### GOAL OF THE EXERCISE
Continue the blog post about photographing Nicola below, starting right after its last sentence.

### PASSAGE SHOWN
-- Start --
10.14.2009

the patience to be inspired

You may have noticed the new digs. Something happened with the blog template I was using in which the photos disappeared from Flickr and I was getting some odd error messages, so I reverted back to using a basic template. I went with a one column template because It will look cleaner and more interesting for the photos I include in posts. All of the other stuff that used to be on the sides of the blog is below, at the bottom of this page.

composition and contrast

I haven't blogged for awhile, so I decided to sort of dip back in by posting this lovely picture and talking a little about my inspiration and implementation as a photographer and artist, because I think that this particular image is sort of exemplary of it. Maybe I'll do similar posts once in awhile with some hints, it sounds like it might be fun.

This is a new location, one I've been looking for since I started doing portrait work. It's a little park in Crockett, California, where there's a giant, dead hill perfect for staging anything you want. The model is Nicola, one of my dearest friends who lives in Germany but spends Summers in the USA, and has come to visit me in California for the past three years. She's amazing for that. Anyway, she was totally interested in doing some fun photo shoots, and we spent most of her visit doing just that.

I did not shoot this picture in black and white. I think I saw it that way, but taking the photo is just the beginning. Now, I'm pretty firm on a couple of things when it comes to photography - one, I do not like overly posed and falsely-lit work - I do not carry lights to my jobs and I don't do a whole lot of posing (as those of you who have posed for me know). Of course, I do a little posing, but it's usually sort of suggestive rather than forceful. I believe that the best photos come from natural smiles, natural eyes, and natural poses. Some people don't agree, and that's fine - those people won't want me to photograph them.

When I took this picture of Taylor and C, I can still remember Taylor's tone of voice. I said "hold her by her waist and act as if you're going to set her down." She asked me more questions, and I didn't answer, and I was already in position to take the photo so I didn't go near her. She said "you mean like this?...um, ok...."
First Birthday

And the photo speaks for itself. It's that little bit of guidance that goes a long way. My shoot with Nicola was very similar. I was standing, as you can tell, really, really far away from her, at the bottom of the hill. I told her to jaunt around in that fantastic dress. She did. This was my favorite of the few I took, in which she's looking at me but moving herself in a natural way. (I think in her head she knew I wanted her to run, since I had been asking her to do more of it all week, hehe)
-- End --
### DATA EXCERPTS
-- Start --
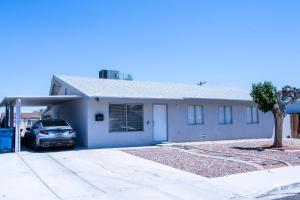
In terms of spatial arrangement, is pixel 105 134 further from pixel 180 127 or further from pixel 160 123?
→ pixel 180 127

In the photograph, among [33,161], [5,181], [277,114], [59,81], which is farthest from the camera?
[59,81]

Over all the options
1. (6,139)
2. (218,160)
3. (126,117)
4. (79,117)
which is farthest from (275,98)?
→ (6,139)

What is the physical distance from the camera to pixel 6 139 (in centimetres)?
1546

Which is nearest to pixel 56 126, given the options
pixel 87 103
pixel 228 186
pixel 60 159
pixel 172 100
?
pixel 87 103

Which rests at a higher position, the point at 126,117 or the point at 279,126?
the point at 126,117

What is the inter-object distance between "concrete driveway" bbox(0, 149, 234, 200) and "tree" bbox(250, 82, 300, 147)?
7.36m

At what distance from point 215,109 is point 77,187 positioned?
1436cm

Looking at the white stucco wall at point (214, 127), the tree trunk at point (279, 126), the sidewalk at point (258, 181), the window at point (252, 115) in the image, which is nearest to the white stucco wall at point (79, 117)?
the white stucco wall at point (214, 127)

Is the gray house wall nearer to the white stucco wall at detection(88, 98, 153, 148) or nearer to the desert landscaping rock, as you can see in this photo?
the white stucco wall at detection(88, 98, 153, 148)

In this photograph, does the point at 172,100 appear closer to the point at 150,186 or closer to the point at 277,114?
the point at 277,114

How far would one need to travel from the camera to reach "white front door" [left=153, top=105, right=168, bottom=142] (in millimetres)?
18781

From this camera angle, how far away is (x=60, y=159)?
13.0m

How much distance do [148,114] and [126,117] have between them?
A: 1317mm

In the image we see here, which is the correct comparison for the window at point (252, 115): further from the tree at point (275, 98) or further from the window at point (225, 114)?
the tree at point (275, 98)
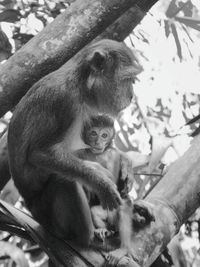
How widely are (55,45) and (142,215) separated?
1.18 m

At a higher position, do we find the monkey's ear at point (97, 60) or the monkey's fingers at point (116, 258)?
the monkey's ear at point (97, 60)

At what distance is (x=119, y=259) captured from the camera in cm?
284

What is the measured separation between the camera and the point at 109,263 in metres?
2.82

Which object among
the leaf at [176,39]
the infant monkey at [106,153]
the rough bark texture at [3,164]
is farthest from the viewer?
the leaf at [176,39]

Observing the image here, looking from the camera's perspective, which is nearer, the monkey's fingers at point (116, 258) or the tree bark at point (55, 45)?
the monkey's fingers at point (116, 258)

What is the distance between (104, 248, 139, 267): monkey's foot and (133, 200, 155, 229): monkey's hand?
235 millimetres

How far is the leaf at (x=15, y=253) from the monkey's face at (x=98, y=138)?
3.87 ft

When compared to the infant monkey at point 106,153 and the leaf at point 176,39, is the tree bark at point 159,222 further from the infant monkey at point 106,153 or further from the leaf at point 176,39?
the leaf at point 176,39

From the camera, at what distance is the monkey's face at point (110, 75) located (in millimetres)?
3268

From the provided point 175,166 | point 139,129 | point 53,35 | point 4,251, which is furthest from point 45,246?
point 139,129

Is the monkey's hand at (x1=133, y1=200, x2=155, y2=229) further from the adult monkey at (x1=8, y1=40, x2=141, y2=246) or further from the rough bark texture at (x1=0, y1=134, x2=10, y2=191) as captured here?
the rough bark texture at (x1=0, y1=134, x2=10, y2=191)

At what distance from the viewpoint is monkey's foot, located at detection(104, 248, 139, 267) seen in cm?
280

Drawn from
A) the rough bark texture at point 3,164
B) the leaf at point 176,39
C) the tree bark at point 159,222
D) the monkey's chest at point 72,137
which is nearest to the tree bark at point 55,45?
the monkey's chest at point 72,137

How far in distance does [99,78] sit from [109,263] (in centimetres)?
121
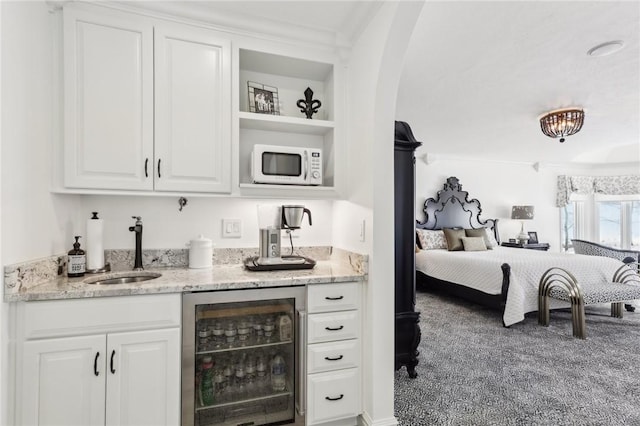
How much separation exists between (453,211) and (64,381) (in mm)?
6014

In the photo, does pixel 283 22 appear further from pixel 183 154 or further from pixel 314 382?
pixel 314 382

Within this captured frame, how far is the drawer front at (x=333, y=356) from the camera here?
69.5 inches

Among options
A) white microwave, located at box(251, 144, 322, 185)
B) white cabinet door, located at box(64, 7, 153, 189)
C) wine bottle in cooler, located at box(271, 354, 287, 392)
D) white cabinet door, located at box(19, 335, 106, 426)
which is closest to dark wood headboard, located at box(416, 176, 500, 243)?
white microwave, located at box(251, 144, 322, 185)

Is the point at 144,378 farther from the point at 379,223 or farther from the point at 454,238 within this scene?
the point at 454,238

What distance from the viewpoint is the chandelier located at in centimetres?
360

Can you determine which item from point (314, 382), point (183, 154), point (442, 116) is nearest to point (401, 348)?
point (314, 382)

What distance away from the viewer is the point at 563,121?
364cm

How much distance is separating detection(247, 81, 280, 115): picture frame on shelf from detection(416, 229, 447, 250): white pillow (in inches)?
161

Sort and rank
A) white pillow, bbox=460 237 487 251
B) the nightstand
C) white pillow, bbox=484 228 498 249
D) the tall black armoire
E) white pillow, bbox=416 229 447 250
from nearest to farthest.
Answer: the tall black armoire → white pillow, bbox=460 237 487 251 → white pillow, bbox=416 229 447 250 → white pillow, bbox=484 228 498 249 → the nightstand

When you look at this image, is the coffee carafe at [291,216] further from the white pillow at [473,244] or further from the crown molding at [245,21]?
the white pillow at [473,244]

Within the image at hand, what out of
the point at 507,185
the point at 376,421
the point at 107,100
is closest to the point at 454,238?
the point at 507,185

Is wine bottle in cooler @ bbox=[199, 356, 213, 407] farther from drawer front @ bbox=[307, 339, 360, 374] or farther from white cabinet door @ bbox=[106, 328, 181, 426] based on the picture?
Result: drawer front @ bbox=[307, 339, 360, 374]

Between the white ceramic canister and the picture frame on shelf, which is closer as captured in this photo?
the white ceramic canister

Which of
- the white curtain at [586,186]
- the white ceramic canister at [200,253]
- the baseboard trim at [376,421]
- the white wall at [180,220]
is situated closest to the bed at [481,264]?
the white curtain at [586,186]
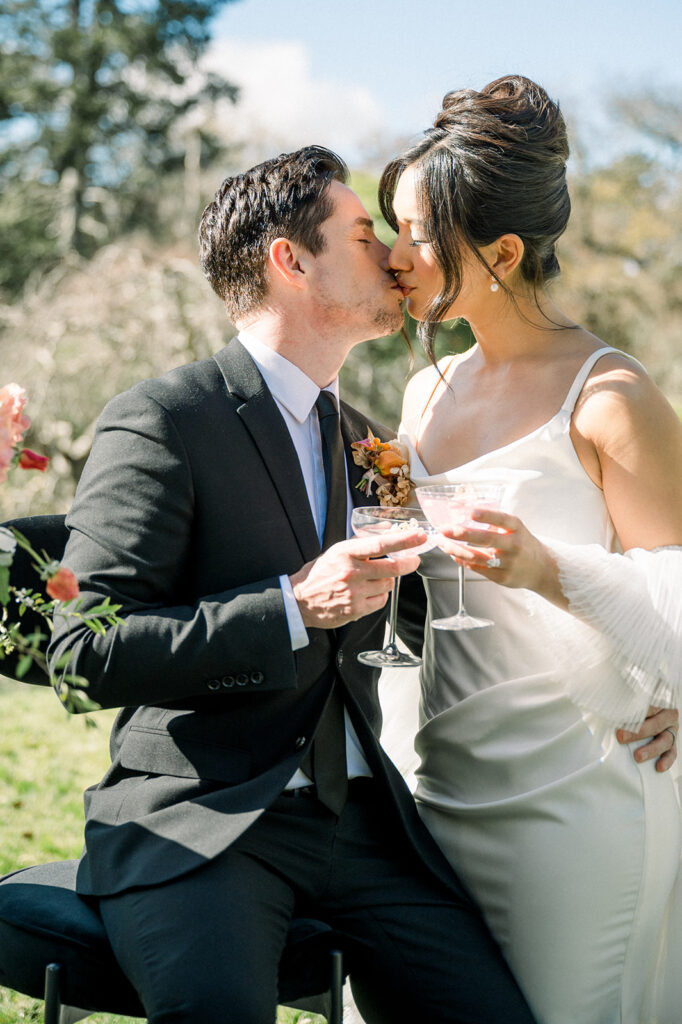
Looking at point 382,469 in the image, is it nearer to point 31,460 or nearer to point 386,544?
point 386,544

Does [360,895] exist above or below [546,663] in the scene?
below

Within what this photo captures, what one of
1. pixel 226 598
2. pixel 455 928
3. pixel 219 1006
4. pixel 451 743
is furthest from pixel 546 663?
A: pixel 219 1006

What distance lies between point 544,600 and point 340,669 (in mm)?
646

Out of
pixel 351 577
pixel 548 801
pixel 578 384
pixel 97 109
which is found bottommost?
pixel 97 109

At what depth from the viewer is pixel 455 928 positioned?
2.86 meters

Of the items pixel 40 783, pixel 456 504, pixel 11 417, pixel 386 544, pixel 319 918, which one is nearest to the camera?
pixel 11 417

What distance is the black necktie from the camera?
2.82m

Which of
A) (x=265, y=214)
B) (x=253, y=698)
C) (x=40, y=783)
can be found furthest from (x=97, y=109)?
(x=253, y=698)

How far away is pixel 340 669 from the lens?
9.52 ft

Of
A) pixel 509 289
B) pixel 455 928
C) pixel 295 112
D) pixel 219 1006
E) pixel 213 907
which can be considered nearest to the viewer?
pixel 219 1006

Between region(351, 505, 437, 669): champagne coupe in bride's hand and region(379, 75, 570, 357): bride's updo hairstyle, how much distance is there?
3.06 ft

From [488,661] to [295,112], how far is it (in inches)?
670

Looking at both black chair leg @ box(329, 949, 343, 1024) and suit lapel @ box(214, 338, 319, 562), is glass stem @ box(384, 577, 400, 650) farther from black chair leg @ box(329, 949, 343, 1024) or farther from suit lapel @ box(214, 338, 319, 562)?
black chair leg @ box(329, 949, 343, 1024)

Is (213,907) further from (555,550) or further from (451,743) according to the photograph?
(555,550)
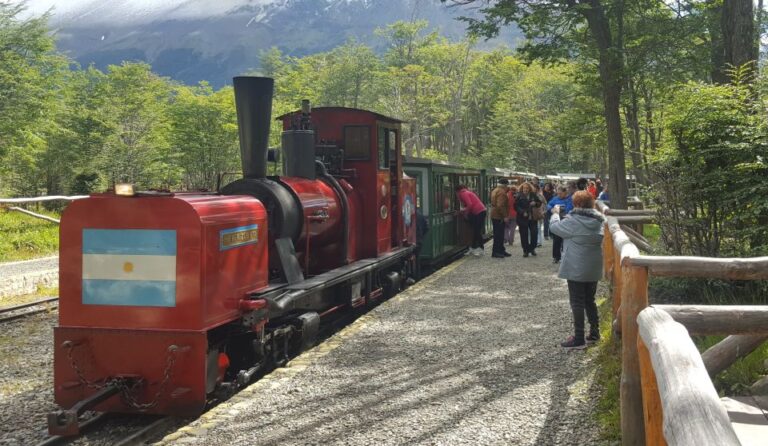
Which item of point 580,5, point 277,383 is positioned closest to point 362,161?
point 277,383

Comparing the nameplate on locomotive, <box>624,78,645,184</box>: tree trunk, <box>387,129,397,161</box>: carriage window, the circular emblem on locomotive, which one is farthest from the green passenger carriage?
the nameplate on locomotive

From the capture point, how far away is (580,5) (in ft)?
50.9

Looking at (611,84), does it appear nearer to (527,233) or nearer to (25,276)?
(527,233)

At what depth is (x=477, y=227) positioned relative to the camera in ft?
54.1

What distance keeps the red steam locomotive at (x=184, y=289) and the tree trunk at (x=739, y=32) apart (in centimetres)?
664

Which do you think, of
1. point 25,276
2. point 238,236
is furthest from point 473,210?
point 238,236

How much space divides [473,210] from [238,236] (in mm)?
10987

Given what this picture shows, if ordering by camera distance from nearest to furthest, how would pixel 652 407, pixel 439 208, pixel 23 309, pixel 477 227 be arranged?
pixel 652 407, pixel 23 309, pixel 439 208, pixel 477 227

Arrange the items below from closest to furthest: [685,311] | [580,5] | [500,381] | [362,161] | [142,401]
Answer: [685,311], [142,401], [500,381], [362,161], [580,5]

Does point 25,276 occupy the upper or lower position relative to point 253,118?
lower

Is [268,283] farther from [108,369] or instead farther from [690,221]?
[690,221]

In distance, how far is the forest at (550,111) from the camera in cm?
721

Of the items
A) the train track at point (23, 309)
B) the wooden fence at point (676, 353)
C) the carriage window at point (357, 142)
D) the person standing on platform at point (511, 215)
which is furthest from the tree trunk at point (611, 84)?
the train track at point (23, 309)

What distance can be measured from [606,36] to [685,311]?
50.4ft
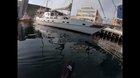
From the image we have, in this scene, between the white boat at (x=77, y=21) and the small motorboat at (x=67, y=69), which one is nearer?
the small motorboat at (x=67, y=69)

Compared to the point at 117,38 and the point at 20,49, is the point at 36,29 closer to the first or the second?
the point at 20,49

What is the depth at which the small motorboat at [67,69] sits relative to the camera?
1479 mm

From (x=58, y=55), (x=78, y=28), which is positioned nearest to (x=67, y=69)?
(x=58, y=55)

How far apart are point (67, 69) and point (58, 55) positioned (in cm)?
11

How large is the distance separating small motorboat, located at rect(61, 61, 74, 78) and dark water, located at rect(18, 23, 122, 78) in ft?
0.07

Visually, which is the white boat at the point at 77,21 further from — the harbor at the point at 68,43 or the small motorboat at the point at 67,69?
the small motorboat at the point at 67,69

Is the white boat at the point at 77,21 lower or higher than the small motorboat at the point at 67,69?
higher

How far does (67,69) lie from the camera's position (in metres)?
1.50

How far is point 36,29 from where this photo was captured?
5.05 feet

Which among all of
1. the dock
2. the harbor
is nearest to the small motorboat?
the harbor

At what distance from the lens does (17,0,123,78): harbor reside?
4.81ft

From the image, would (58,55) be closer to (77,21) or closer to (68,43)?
(68,43)

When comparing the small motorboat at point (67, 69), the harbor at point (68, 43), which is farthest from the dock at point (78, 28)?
the small motorboat at point (67, 69)
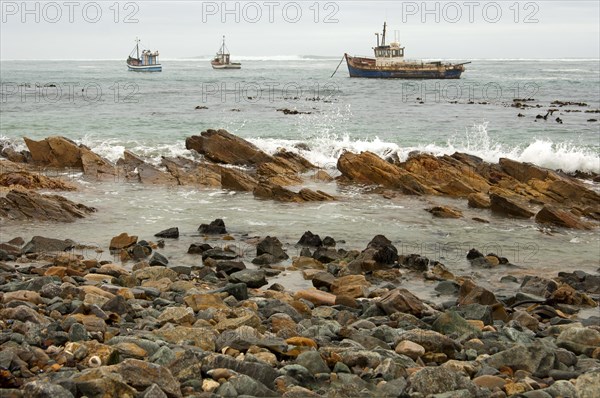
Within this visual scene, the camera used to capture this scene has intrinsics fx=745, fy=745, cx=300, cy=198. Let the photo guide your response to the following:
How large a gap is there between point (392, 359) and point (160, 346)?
1.96m

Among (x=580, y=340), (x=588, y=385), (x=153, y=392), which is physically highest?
(x=153, y=392)

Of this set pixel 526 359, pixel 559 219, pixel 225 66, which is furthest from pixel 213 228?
pixel 225 66

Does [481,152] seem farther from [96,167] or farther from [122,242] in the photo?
[122,242]

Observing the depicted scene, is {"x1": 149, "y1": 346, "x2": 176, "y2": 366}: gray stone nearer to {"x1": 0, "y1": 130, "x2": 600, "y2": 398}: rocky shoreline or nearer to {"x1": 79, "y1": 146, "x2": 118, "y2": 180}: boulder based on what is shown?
{"x1": 0, "y1": 130, "x2": 600, "y2": 398}: rocky shoreline

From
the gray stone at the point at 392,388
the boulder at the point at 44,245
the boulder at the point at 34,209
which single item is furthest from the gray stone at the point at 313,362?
the boulder at the point at 34,209

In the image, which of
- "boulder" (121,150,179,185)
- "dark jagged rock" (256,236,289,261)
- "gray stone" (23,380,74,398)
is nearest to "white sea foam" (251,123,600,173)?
"boulder" (121,150,179,185)

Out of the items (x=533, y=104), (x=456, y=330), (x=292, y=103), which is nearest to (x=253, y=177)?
(x=456, y=330)

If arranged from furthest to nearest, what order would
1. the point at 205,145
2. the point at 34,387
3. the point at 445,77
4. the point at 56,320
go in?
1. the point at 445,77
2. the point at 205,145
3. the point at 56,320
4. the point at 34,387

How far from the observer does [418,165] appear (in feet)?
67.7

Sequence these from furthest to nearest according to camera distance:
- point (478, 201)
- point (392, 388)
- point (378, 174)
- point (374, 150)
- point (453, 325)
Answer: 1. point (374, 150)
2. point (378, 174)
3. point (478, 201)
4. point (453, 325)
5. point (392, 388)

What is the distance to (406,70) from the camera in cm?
8412

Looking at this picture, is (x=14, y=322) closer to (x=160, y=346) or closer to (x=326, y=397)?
(x=160, y=346)

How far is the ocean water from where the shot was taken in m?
14.0

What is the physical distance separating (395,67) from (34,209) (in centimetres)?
-- End --
### WRITTEN ANSWER
The second rule I have about photography is: tricks should be used to make an image what it should be...not what it isn't. I don't have crazy rules about not adjusting work, or totally adjusting work. Some things I leave very much as they come out of the camera, save for a little bit of sharpening, and color adjustment. Some images, like the one of Nicola, I process heavily.

When the photo is in color, there's so much happening...the sky, the model, the bushes and their pattern around the photo, the grass and it's random composition, and the varying color - The grass in shades of brown, the sky in shades of blue, the model's hair, dress, skin, lips. None of that is important, however, in this shot. What is important is her composition - the way she's standing, the way the line is drawn across the horizon, the size difference between the small bush on the left, the middle, bigger bush, and her body. The gradient between the dark sky at the top of the image and the lightening toward the horizon.

Not only is the photo black and white, but I used Photoshop to create heavier contrast - making the model much darker- to highlight her shape while still giving her some definition. The final image, to me, is one that makes you ask..."where is she running? Where is she? What is her story?"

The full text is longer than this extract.